◆ **Selection**:
----
Addendum. Racing through the OOMs: It’s this decade or bust

I used to be more skeptical of short timelines to AGI. One reason is that it seemed unreasonable to privilege this decade, concentrating so much AGI-probability-mass on it (it seemed like a classic fallacy to think “oh we’re so special”). I thought we should be uncertain about what it takes to get AGI, which should lead to a much more “smeared-out” probability distribution over when we might get AGI.

However, I’ve changed my mind: critically, our uncertainty over what it takes to get AGI should be over OOMs (of effective compute), rather than over years.

We’re racing through the OOMs this decade. Even at its bygone heyday, Moore’s law was only 1–1.5 OOMs/decade. I estimate that we will do ~5 OOMs in 4 years, and over ~10 this decade overall.

this decade or bust

We’ve been racing through the OOMs this decade; after the early 2030s, we will face a slow slog.

In essence, we’re in the middle of a huge scaleup reaping one-time gains this decade, and progress through the OOMs will be multiples slower thereafter. If this scaleup doesn’t get us to AGI in the next 5-10 years, it might be a long way out.
----
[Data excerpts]
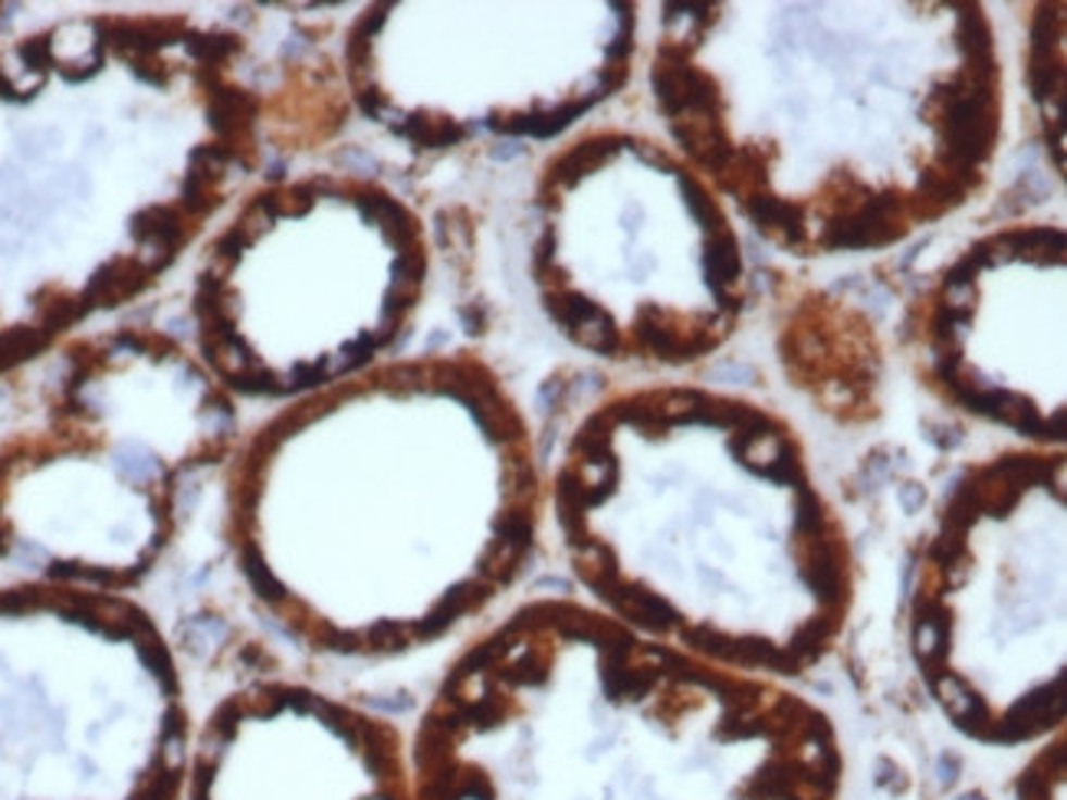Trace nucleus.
<instances>
[{
  "label": "nucleus",
  "instance_id": "obj_1",
  "mask_svg": "<svg viewBox=\"0 0 1067 800\" xmlns=\"http://www.w3.org/2000/svg\"><path fill=\"white\" fill-rule=\"evenodd\" d=\"M218 489L244 608L328 663L405 660L480 624L529 574L546 525L529 414L463 348L257 414Z\"/></svg>",
  "mask_w": 1067,
  "mask_h": 800
},
{
  "label": "nucleus",
  "instance_id": "obj_2",
  "mask_svg": "<svg viewBox=\"0 0 1067 800\" xmlns=\"http://www.w3.org/2000/svg\"><path fill=\"white\" fill-rule=\"evenodd\" d=\"M273 135L224 17L99 8L0 40V380L185 273Z\"/></svg>",
  "mask_w": 1067,
  "mask_h": 800
},
{
  "label": "nucleus",
  "instance_id": "obj_3",
  "mask_svg": "<svg viewBox=\"0 0 1067 800\" xmlns=\"http://www.w3.org/2000/svg\"><path fill=\"white\" fill-rule=\"evenodd\" d=\"M0 434V577L141 593L218 483L247 414L182 332L109 322L37 367Z\"/></svg>",
  "mask_w": 1067,
  "mask_h": 800
},
{
  "label": "nucleus",
  "instance_id": "obj_4",
  "mask_svg": "<svg viewBox=\"0 0 1067 800\" xmlns=\"http://www.w3.org/2000/svg\"><path fill=\"white\" fill-rule=\"evenodd\" d=\"M185 273V341L244 414H263L401 358L434 243L375 174L263 171Z\"/></svg>",
  "mask_w": 1067,
  "mask_h": 800
},
{
  "label": "nucleus",
  "instance_id": "obj_5",
  "mask_svg": "<svg viewBox=\"0 0 1067 800\" xmlns=\"http://www.w3.org/2000/svg\"><path fill=\"white\" fill-rule=\"evenodd\" d=\"M703 184L660 141L588 128L559 141L529 193L525 270L553 332L615 364H690L740 325L746 266L723 204L654 237Z\"/></svg>",
  "mask_w": 1067,
  "mask_h": 800
},
{
  "label": "nucleus",
  "instance_id": "obj_6",
  "mask_svg": "<svg viewBox=\"0 0 1067 800\" xmlns=\"http://www.w3.org/2000/svg\"><path fill=\"white\" fill-rule=\"evenodd\" d=\"M195 722L141 593L0 577V800H182Z\"/></svg>",
  "mask_w": 1067,
  "mask_h": 800
},
{
  "label": "nucleus",
  "instance_id": "obj_7",
  "mask_svg": "<svg viewBox=\"0 0 1067 800\" xmlns=\"http://www.w3.org/2000/svg\"><path fill=\"white\" fill-rule=\"evenodd\" d=\"M634 4H369L338 40L351 112L405 148L566 141L628 79Z\"/></svg>",
  "mask_w": 1067,
  "mask_h": 800
},
{
  "label": "nucleus",
  "instance_id": "obj_8",
  "mask_svg": "<svg viewBox=\"0 0 1067 800\" xmlns=\"http://www.w3.org/2000/svg\"><path fill=\"white\" fill-rule=\"evenodd\" d=\"M1018 328H1064V227L1021 224L969 243L917 299V358L950 404L998 421V345L1021 437L1064 440V354Z\"/></svg>",
  "mask_w": 1067,
  "mask_h": 800
},
{
  "label": "nucleus",
  "instance_id": "obj_9",
  "mask_svg": "<svg viewBox=\"0 0 1067 800\" xmlns=\"http://www.w3.org/2000/svg\"><path fill=\"white\" fill-rule=\"evenodd\" d=\"M182 800H414L408 735L309 679L257 673L198 709Z\"/></svg>",
  "mask_w": 1067,
  "mask_h": 800
},
{
  "label": "nucleus",
  "instance_id": "obj_10",
  "mask_svg": "<svg viewBox=\"0 0 1067 800\" xmlns=\"http://www.w3.org/2000/svg\"><path fill=\"white\" fill-rule=\"evenodd\" d=\"M1028 86L1054 171L1064 174V4H1041L1028 27Z\"/></svg>",
  "mask_w": 1067,
  "mask_h": 800
},
{
  "label": "nucleus",
  "instance_id": "obj_11",
  "mask_svg": "<svg viewBox=\"0 0 1067 800\" xmlns=\"http://www.w3.org/2000/svg\"><path fill=\"white\" fill-rule=\"evenodd\" d=\"M8 11H11L8 4H0V27H4V21H8Z\"/></svg>",
  "mask_w": 1067,
  "mask_h": 800
}]
</instances>
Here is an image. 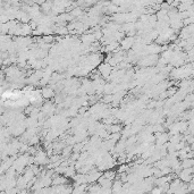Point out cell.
Instances as JSON below:
<instances>
[{
    "label": "cell",
    "instance_id": "5",
    "mask_svg": "<svg viewBox=\"0 0 194 194\" xmlns=\"http://www.w3.org/2000/svg\"><path fill=\"white\" fill-rule=\"evenodd\" d=\"M34 161H35L36 164H39V165H46V164H48L50 160H48V159H47L46 152L39 151L38 153H36L35 158H34Z\"/></svg>",
    "mask_w": 194,
    "mask_h": 194
},
{
    "label": "cell",
    "instance_id": "2",
    "mask_svg": "<svg viewBox=\"0 0 194 194\" xmlns=\"http://www.w3.org/2000/svg\"><path fill=\"white\" fill-rule=\"evenodd\" d=\"M111 70H112L111 65L109 63H103L99 66V72H100V74H101L103 77H106V79H108V76H110Z\"/></svg>",
    "mask_w": 194,
    "mask_h": 194
},
{
    "label": "cell",
    "instance_id": "1",
    "mask_svg": "<svg viewBox=\"0 0 194 194\" xmlns=\"http://www.w3.org/2000/svg\"><path fill=\"white\" fill-rule=\"evenodd\" d=\"M194 176V167L191 168H183L182 171L179 173V178L182 179V182L184 183H188L191 181Z\"/></svg>",
    "mask_w": 194,
    "mask_h": 194
},
{
    "label": "cell",
    "instance_id": "14",
    "mask_svg": "<svg viewBox=\"0 0 194 194\" xmlns=\"http://www.w3.org/2000/svg\"><path fill=\"white\" fill-rule=\"evenodd\" d=\"M109 129H110V132H112V133H118V132H120V126L118 125H114L111 126V127H109Z\"/></svg>",
    "mask_w": 194,
    "mask_h": 194
},
{
    "label": "cell",
    "instance_id": "9",
    "mask_svg": "<svg viewBox=\"0 0 194 194\" xmlns=\"http://www.w3.org/2000/svg\"><path fill=\"white\" fill-rule=\"evenodd\" d=\"M65 176L66 177H75V168H74V165L73 166H68L66 168L65 171Z\"/></svg>",
    "mask_w": 194,
    "mask_h": 194
},
{
    "label": "cell",
    "instance_id": "7",
    "mask_svg": "<svg viewBox=\"0 0 194 194\" xmlns=\"http://www.w3.org/2000/svg\"><path fill=\"white\" fill-rule=\"evenodd\" d=\"M123 185H124V182L123 181H116L114 184H112V192H122L123 191Z\"/></svg>",
    "mask_w": 194,
    "mask_h": 194
},
{
    "label": "cell",
    "instance_id": "4",
    "mask_svg": "<svg viewBox=\"0 0 194 194\" xmlns=\"http://www.w3.org/2000/svg\"><path fill=\"white\" fill-rule=\"evenodd\" d=\"M103 173L101 171H97V170H91L90 173L86 174V177H88V183H94V182H98L100 176H102Z\"/></svg>",
    "mask_w": 194,
    "mask_h": 194
},
{
    "label": "cell",
    "instance_id": "6",
    "mask_svg": "<svg viewBox=\"0 0 194 194\" xmlns=\"http://www.w3.org/2000/svg\"><path fill=\"white\" fill-rule=\"evenodd\" d=\"M41 94H42L43 98L49 99V98H52V97L55 96V92H53L52 88H43L42 91H41Z\"/></svg>",
    "mask_w": 194,
    "mask_h": 194
},
{
    "label": "cell",
    "instance_id": "15",
    "mask_svg": "<svg viewBox=\"0 0 194 194\" xmlns=\"http://www.w3.org/2000/svg\"><path fill=\"white\" fill-rule=\"evenodd\" d=\"M102 33H103V32H101V31H97V32H94L93 34H94V36H96V39L99 40L102 36Z\"/></svg>",
    "mask_w": 194,
    "mask_h": 194
},
{
    "label": "cell",
    "instance_id": "3",
    "mask_svg": "<svg viewBox=\"0 0 194 194\" xmlns=\"http://www.w3.org/2000/svg\"><path fill=\"white\" fill-rule=\"evenodd\" d=\"M135 43V39L133 36H126L125 39L122 40V42H120V47H122V49L124 50H129L131 48H133Z\"/></svg>",
    "mask_w": 194,
    "mask_h": 194
},
{
    "label": "cell",
    "instance_id": "10",
    "mask_svg": "<svg viewBox=\"0 0 194 194\" xmlns=\"http://www.w3.org/2000/svg\"><path fill=\"white\" fill-rule=\"evenodd\" d=\"M64 183H66V178L63 177V176H57L52 181V184L57 185V186H58V185H63Z\"/></svg>",
    "mask_w": 194,
    "mask_h": 194
},
{
    "label": "cell",
    "instance_id": "12",
    "mask_svg": "<svg viewBox=\"0 0 194 194\" xmlns=\"http://www.w3.org/2000/svg\"><path fill=\"white\" fill-rule=\"evenodd\" d=\"M70 14L73 15V17H81L82 16V8L76 7V8H74V9L70 11Z\"/></svg>",
    "mask_w": 194,
    "mask_h": 194
},
{
    "label": "cell",
    "instance_id": "11",
    "mask_svg": "<svg viewBox=\"0 0 194 194\" xmlns=\"http://www.w3.org/2000/svg\"><path fill=\"white\" fill-rule=\"evenodd\" d=\"M102 176L105 178H109V179H114L116 176V173L112 170H106L103 171V174H102Z\"/></svg>",
    "mask_w": 194,
    "mask_h": 194
},
{
    "label": "cell",
    "instance_id": "8",
    "mask_svg": "<svg viewBox=\"0 0 194 194\" xmlns=\"http://www.w3.org/2000/svg\"><path fill=\"white\" fill-rule=\"evenodd\" d=\"M182 167H183V168H191V167H194V158L183 159V161H182Z\"/></svg>",
    "mask_w": 194,
    "mask_h": 194
},
{
    "label": "cell",
    "instance_id": "13",
    "mask_svg": "<svg viewBox=\"0 0 194 194\" xmlns=\"http://www.w3.org/2000/svg\"><path fill=\"white\" fill-rule=\"evenodd\" d=\"M52 40H53V35H52V34H49V35H44V36H43L42 42L51 43V42H52Z\"/></svg>",
    "mask_w": 194,
    "mask_h": 194
}]
</instances>
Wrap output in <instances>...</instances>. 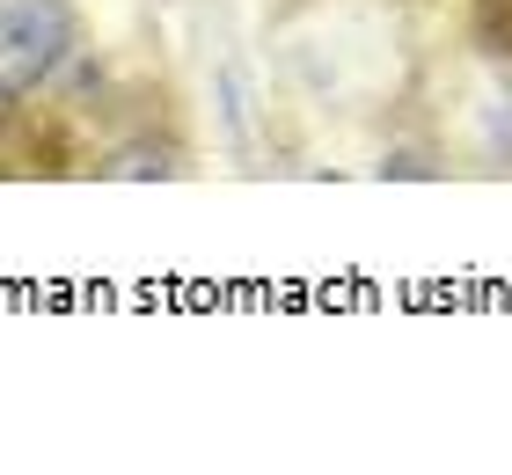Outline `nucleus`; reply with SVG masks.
I'll list each match as a JSON object with an SVG mask.
<instances>
[{"label": "nucleus", "mask_w": 512, "mask_h": 475, "mask_svg": "<svg viewBox=\"0 0 512 475\" xmlns=\"http://www.w3.org/2000/svg\"><path fill=\"white\" fill-rule=\"evenodd\" d=\"M74 52V8L66 0H0V103L30 95Z\"/></svg>", "instance_id": "nucleus-1"}, {"label": "nucleus", "mask_w": 512, "mask_h": 475, "mask_svg": "<svg viewBox=\"0 0 512 475\" xmlns=\"http://www.w3.org/2000/svg\"><path fill=\"white\" fill-rule=\"evenodd\" d=\"M110 176H176V161H169V147H125L110 161Z\"/></svg>", "instance_id": "nucleus-2"}]
</instances>
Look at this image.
----
◆ **What you will do**:
**1)** In the OOMs addendum, how many OOMs per decade did Moore's law deliver even at its heyday?
**2)** Repeat the stretch of the OOMs addendum from "Addendum. Racing through" through "this decade overall.".
**3)** Write the next part of the OOMs addendum, picking up after its final sentence.

◆ **Exercise responses**:
**1)** Only 1–1.5 OOMs per decade.

**2)**
Addendum. Racing through the OOMs: It’s this decade or bust

I used to be more skeptical of short timelines to AGI. One reason is that it seemed unreasonable to privilege this decade, concentrating so much AGI-probability-mass on it (it seemed like a classic fallacy to think “oh we’re so special”). I thought we should be uncertain about what it takes to get AGI, which should lead to a much more “smeared-out” probability distribution over when we might get AGI.

However, I’ve changed my mind: critically, our uncertainty over what it takes to get AGI should be over OOMs (of effective compute), rather than over years.

We’re racing through the OOMs this decade. Even at its bygone heyday, Moore’s law was only 1–1.5 OOMs/decade. I estimate that we will do ~5 OOMs in 4 years, and over ~10 this decade overall.

**3)**
Spending scaleup: Spending a million dollars on a model used to be outrageous; by the end of the decade, we will likely have $100B or $1T clusters. Going much higher than that will be hard; that’s already basically the feasible limit (both in terms of what big business can afford, and even just as a fraction of GDP). Thereafter all we have is glacial 2%/year trend real GDP growth to increase this.
Hardware gains: AI hardware has been improving much more quickly than Moore’s law. That’s because we’ve been specializing chips for AI workloads. For example, we’ve gone from CPUs to GPUs; adapted chips for Transformers; and we’ve gone down to much lower precision number formats, from fp64/fp32 for traditional supercomputing to fp8 on H100s. These are large gains, but by the end of the decade we’ll likely have totally-specialized AI-specific chips, without much further beyond-Moore’s law gains possible.
Algorithmic progress: In the coming decade, AI labs will invest tens of billions in algorithmic R&D, and all the smartest people in the world will be working on this; from tiny efficiencies to new paradigms, we’ll be picking lots of the low-hanging fruit. We probably won’t reach any sort of hard limit (though “unhobblings” are likely finite), but at the very least the pace of improvements should slow down, as the rapid growth (in $ and human capital investments) necessarily slows down (e.g., most of the smart STEM talent will already be working on AI). (That said, this is the most uncertain to predict, and the source of most of the uncertainty on the OOMs in the 2030s on the plot above.)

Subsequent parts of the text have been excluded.